EXERCISE SET.
1. Reproduce the passage on the 2013 Tips From Former Smokers campaign word for word, from "From March 4" to "following the campaign.".
2. Continue the passage on the 2013 Tips From Former Smokers campaign from the point where it ends.

TEXT UNDER STUDY.
□ □ □ □ □
From March 4 through June 23, 2013, CDC aired the second in a series of national paid-media tobacco education campaigns encouraging adult smokers to quit. The Tips From Former Smokers (Tips) campaign features testimonials from former smokers who are living with serious smoking-related diseases. The 2013 campaign included advertising on television, digital (on-line), radio, print, billboards, transit venues, and social media. To assess the preliminary impact of the 2013 Tips campaign, CDC analyzed the numbers of weekly calls to 1-800-QUIT-NOW, a national quitline portal operated by the National Cancer Institute (NCI) which routes callers to their state quitlines, and the numbers of weekly unique visitors to the Tips campaign website during the 16-week campaign and the four weeks immediately preceding and following the campaign.

The analysis found that average weekly call volume and average weekly unique visitors increased by 75% and almost 38 fold, respectively, compared to the four weeks before the campaign, and then decreased by 41% and 96% after the campaign ended. This suggests that the campaign is responsible for an additional 151,536 quitline calls and almost 2.8 million additional unique Tips website visitors compared to what would have occurred had calls and visitors continued at their pre-campaign levels.
□ □ □ □ □
DATA PROVIDED.
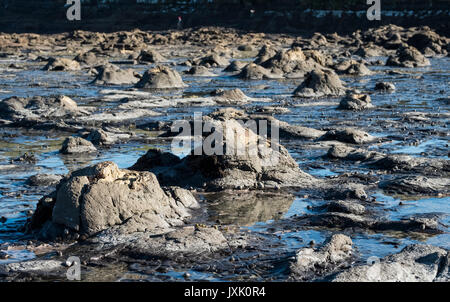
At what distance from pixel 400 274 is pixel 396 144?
27.7 feet

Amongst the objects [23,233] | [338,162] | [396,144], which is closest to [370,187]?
[338,162]

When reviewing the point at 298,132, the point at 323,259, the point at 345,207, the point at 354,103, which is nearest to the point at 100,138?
the point at 298,132

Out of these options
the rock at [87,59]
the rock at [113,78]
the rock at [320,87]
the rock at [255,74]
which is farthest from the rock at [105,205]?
the rock at [87,59]

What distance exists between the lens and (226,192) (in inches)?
443

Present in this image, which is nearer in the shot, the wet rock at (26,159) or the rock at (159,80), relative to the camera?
the wet rock at (26,159)

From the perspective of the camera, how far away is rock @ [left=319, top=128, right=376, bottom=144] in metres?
15.4

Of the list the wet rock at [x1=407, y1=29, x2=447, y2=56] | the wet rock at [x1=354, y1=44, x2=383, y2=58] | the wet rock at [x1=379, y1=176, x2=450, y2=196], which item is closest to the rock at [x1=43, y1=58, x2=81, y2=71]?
the wet rock at [x1=354, y1=44, x2=383, y2=58]

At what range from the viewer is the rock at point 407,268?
7.07 metres

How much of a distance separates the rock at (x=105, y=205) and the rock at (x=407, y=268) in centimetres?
279

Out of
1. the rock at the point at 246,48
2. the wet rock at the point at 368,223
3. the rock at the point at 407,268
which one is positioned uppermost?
the rock at the point at 407,268

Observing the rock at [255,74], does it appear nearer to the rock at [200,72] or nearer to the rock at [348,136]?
the rock at [200,72]

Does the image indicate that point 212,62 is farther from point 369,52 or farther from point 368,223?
point 368,223

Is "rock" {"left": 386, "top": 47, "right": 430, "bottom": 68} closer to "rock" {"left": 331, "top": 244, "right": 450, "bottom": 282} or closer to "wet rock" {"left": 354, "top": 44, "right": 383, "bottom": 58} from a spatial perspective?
"wet rock" {"left": 354, "top": 44, "right": 383, "bottom": 58}

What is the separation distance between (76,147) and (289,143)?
4.30 m
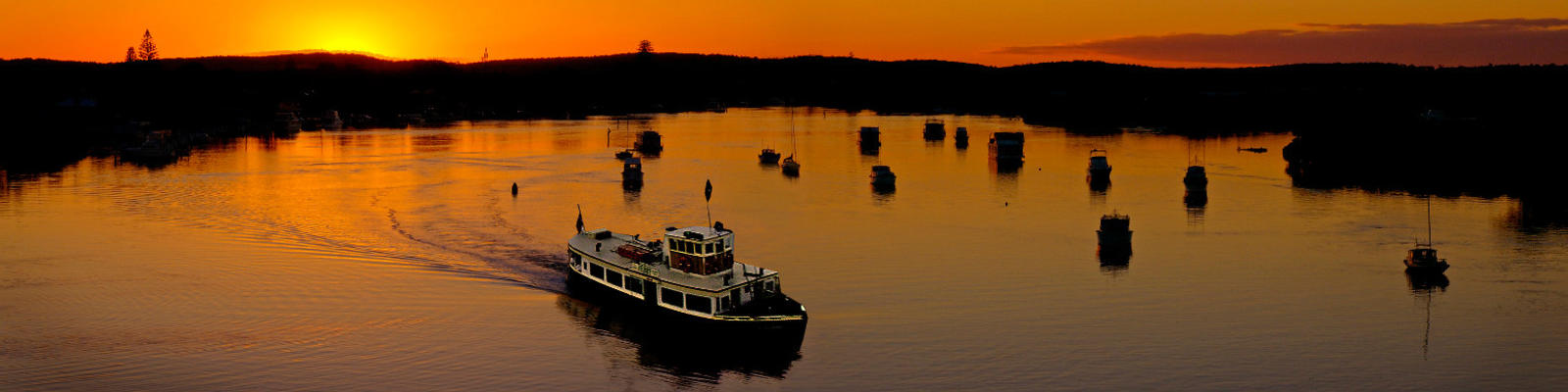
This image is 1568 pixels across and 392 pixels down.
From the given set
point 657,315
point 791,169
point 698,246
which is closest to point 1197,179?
point 791,169

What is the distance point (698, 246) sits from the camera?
182 feet

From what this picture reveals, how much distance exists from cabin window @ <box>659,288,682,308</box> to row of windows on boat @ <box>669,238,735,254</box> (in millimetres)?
2107

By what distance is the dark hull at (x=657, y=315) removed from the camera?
53.0 meters

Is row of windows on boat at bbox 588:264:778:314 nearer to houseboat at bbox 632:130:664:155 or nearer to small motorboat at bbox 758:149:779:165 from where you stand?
small motorboat at bbox 758:149:779:165

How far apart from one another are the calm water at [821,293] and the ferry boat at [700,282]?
5.60 ft

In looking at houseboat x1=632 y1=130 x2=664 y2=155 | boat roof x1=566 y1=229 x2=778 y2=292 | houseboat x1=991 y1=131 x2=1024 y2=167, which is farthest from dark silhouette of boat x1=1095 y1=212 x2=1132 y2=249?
houseboat x1=632 y1=130 x2=664 y2=155

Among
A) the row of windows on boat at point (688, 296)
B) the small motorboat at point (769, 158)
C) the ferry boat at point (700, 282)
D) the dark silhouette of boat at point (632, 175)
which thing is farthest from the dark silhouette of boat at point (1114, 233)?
the small motorboat at point (769, 158)

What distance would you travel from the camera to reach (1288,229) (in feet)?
314

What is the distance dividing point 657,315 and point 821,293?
1349 cm

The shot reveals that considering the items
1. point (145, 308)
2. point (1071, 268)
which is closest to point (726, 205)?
point (1071, 268)

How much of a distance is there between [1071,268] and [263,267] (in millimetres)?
55433

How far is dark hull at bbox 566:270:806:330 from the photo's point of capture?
53.0 m

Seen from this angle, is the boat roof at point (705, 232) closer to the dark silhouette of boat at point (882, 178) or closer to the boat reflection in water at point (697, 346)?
the boat reflection in water at point (697, 346)

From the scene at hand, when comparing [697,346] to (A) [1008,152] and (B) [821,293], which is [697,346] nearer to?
(B) [821,293]
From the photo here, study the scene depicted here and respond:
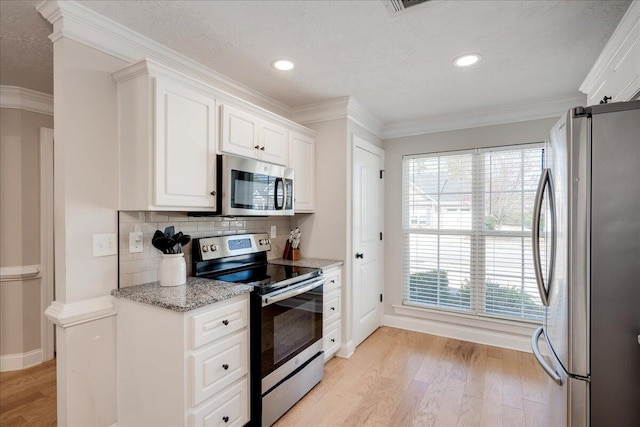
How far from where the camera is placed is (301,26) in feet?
6.07

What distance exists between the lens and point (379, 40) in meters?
2.00

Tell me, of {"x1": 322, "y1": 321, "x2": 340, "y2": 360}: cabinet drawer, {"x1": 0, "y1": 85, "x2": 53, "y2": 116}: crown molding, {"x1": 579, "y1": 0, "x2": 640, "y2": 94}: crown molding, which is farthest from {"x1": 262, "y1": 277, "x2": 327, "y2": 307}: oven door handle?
{"x1": 0, "y1": 85, "x2": 53, "y2": 116}: crown molding

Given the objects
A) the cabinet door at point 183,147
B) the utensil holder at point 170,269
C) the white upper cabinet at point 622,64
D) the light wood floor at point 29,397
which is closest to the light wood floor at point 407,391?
the light wood floor at point 29,397

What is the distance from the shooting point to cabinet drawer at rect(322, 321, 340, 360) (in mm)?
2766

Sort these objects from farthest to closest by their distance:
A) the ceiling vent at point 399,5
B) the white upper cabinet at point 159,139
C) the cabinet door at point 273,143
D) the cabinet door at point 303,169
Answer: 1. the cabinet door at point 303,169
2. the cabinet door at point 273,143
3. the white upper cabinet at point 159,139
4. the ceiling vent at point 399,5

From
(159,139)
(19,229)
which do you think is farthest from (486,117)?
(19,229)

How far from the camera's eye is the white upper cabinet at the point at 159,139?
178 centimetres

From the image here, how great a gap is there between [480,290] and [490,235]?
58 centimetres

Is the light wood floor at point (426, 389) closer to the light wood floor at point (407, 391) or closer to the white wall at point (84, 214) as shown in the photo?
the light wood floor at point (407, 391)

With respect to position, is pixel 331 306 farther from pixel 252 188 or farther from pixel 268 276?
pixel 252 188

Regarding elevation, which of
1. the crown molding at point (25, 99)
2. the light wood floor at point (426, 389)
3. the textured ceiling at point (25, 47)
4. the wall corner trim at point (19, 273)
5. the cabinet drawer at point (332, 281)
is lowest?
the light wood floor at point (426, 389)

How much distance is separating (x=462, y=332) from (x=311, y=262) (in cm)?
187

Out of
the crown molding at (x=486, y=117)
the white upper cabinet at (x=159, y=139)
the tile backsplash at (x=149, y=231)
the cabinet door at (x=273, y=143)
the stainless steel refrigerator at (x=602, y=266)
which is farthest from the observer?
the crown molding at (x=486, y=117)

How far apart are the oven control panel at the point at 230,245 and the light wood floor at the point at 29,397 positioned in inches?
55.2
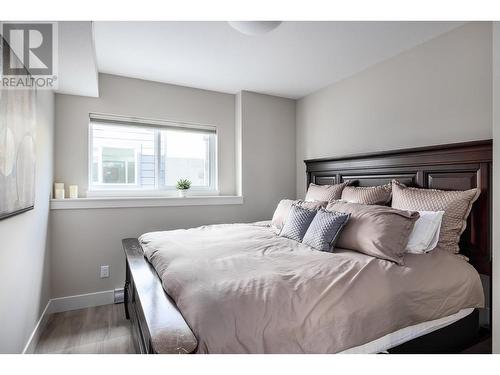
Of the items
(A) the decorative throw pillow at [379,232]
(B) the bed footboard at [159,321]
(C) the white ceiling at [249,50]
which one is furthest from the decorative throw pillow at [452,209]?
(B) the bed footboard at [159,321]

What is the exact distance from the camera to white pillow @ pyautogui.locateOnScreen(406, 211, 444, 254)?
179 centimetres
□ □ □ □ □
ANSWER SET.
1.
From March 4 through June 23, 2013, CDC aired the second in a series of national paid-media tobacco education campaigns encouraging adult smokers to quit. The Tips From Former Smokers (Tips) campaign features testimonials from former smokers who are living with serious smoking-related diseases. The 2013 campaign included advertising on television, digital (on-line), radio, print, billboards, transit venues, and social media. To assess the preliminary impact of the 2013 Tips campaign, CDC analyzed the numbers of weekly calls to 1-800-QUIT-NOW, a national quitline portal operated by the National Cancer Institute (NCI) which routes callers to their state quitlines, and the numbers of weekly unique visitors to the Tips campaign website during the 16-week campaign and the four weeks immediately preceding and following the campaign.

2.
During the first 12 weeks of the campaign, national television ads were placed using a "pulsing" strategy which involved airing them on a one-week-on, one-week-off basis. Quitline call volume was 38% less during the six weeks when the national television ads were off-air, compared with the six weeks when these are running.

These results confirm that emotionally evocative tobacco education media campaigns can increase quitline calls and website visits, but also suggest that the effect of these campaigns deceases rapidly once they are discontinued. These findings underscore the public health importance of sustaining hard-hitting media campaigns over time, and suggest that the Tips campaign could have an even greater impact on quitline calls and website visits if national television ads ran continuously over a longer duration.